Gene regulatory network analysis identifies sex-linked differences in colon cancer drug metabolism processes (also on the bioRxiv)

Understanding sex differences in colon cancer is essential to advance disease prevention, diagnosis, and treatment. Males have a higher risk of developing colon cancer and a lower survival rate than women. However, the molecular features that drive these sex differences are poorly understood. In this study, we use both transcript-based and gene regulatory network methods to analyze RNA-seq data from The Cancer Genome Atlas for 445 patients with colon cancer. We compared gene expression between tumors in men and women and observed significant sex differences in sex chromosome genes only. We then inferred patient-specific gene regulatory networks and found significant regulatory differences between males and females, with drug and xenobiotics metabolism via cytochrome P450 pathways more strongly targeted in females. This finding was validated in a dataset of 1,193 patients from five independent studies. While targeting, the drug metabolism pathway did not change overall survival for males treated with adjuvant chemotherapy, females with greater targeting showed an increase in 10-year overall survival probability, 89% [95% confidence interval (CI), 78-100] survival compared with 61% (95% CI, 45-82) for women with lower targeting, respectively (P = 0.034). Our network analysis uncovers patterns of transcriptional regulation that differentiate male and female colon cancer and identifies differences in regulatory processes involving the drug metabolism pathway associated with survival in women who receive adjuvant chemotherapy. This approach can be used to investigate the molecular features that drive sex differences in other cancers and complex diseases. Significance: A network-based approach reveals that sex-specific patterns of gene targeting by transcriptional regulators are associated with survival outcome in colon cancer. This approach can be used to understand how sex influences progression and response to therapies in other cancers.

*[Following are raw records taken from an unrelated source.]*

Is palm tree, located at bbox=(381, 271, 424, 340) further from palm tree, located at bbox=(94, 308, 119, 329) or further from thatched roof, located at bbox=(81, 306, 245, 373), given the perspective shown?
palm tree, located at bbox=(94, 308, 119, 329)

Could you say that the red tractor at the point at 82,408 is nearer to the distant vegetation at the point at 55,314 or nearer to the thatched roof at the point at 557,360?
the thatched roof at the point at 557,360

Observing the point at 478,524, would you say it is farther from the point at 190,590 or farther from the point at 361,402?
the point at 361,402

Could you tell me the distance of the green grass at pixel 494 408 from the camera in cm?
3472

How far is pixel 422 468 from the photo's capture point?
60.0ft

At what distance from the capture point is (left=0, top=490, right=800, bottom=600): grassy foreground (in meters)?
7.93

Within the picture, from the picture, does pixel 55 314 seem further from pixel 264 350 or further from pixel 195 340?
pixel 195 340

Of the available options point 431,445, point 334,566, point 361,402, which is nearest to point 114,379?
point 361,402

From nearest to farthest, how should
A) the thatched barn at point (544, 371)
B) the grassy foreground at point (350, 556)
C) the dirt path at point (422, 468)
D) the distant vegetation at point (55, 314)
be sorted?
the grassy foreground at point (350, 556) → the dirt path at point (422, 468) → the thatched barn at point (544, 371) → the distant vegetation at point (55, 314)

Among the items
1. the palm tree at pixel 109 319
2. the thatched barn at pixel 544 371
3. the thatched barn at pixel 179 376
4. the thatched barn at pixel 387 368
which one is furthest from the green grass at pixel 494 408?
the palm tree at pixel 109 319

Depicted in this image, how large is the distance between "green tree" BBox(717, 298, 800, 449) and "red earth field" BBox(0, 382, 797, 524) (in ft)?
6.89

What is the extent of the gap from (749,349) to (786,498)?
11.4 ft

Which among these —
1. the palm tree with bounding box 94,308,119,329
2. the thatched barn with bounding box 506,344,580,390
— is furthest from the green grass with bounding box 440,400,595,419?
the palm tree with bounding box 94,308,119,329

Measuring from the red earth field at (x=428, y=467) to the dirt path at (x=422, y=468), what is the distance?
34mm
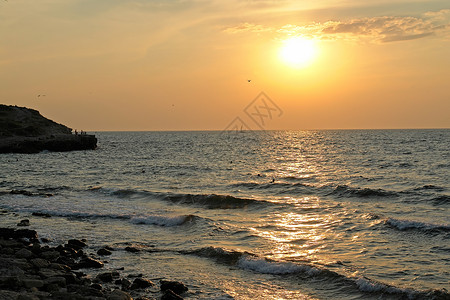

Sex Differences in Gene Expression and Regulatory Networks across 29 Human Tissues (also on the bioRxiv)

Sex differences manifest in many diseases and may drive sex-specific therapeutic responses. To understand the molecular basis of sex differences, we evaluated sex-biased gene regulation by constructing sample-specific gene regulatory networks in 29 human healthy tissues using 8,279 whole-genome expression profiles from the Genotype-Tissue Expression (GTEx) project. We find sex-biased regulatory network structures in each tissue. Even though most transcription factors (TFs) are not differentially expressed between males and females, many have sex-biased regulatory targeting patterns. In each tissue, genes that are differentially targeted by TFs between the sexes are enriched for tissue-related functions and diseases. In brain tissue, for example, genes associated with Parkinson’s disease and Alzheimer’s disease are targeted by different sets of TFs in each sex. Our systems-based analysis identifies a repertoire of TFs that play important roles in sex-specific architecture of gene regulatory networks, and it underlines sex-specific regulatory processes in both health and disease.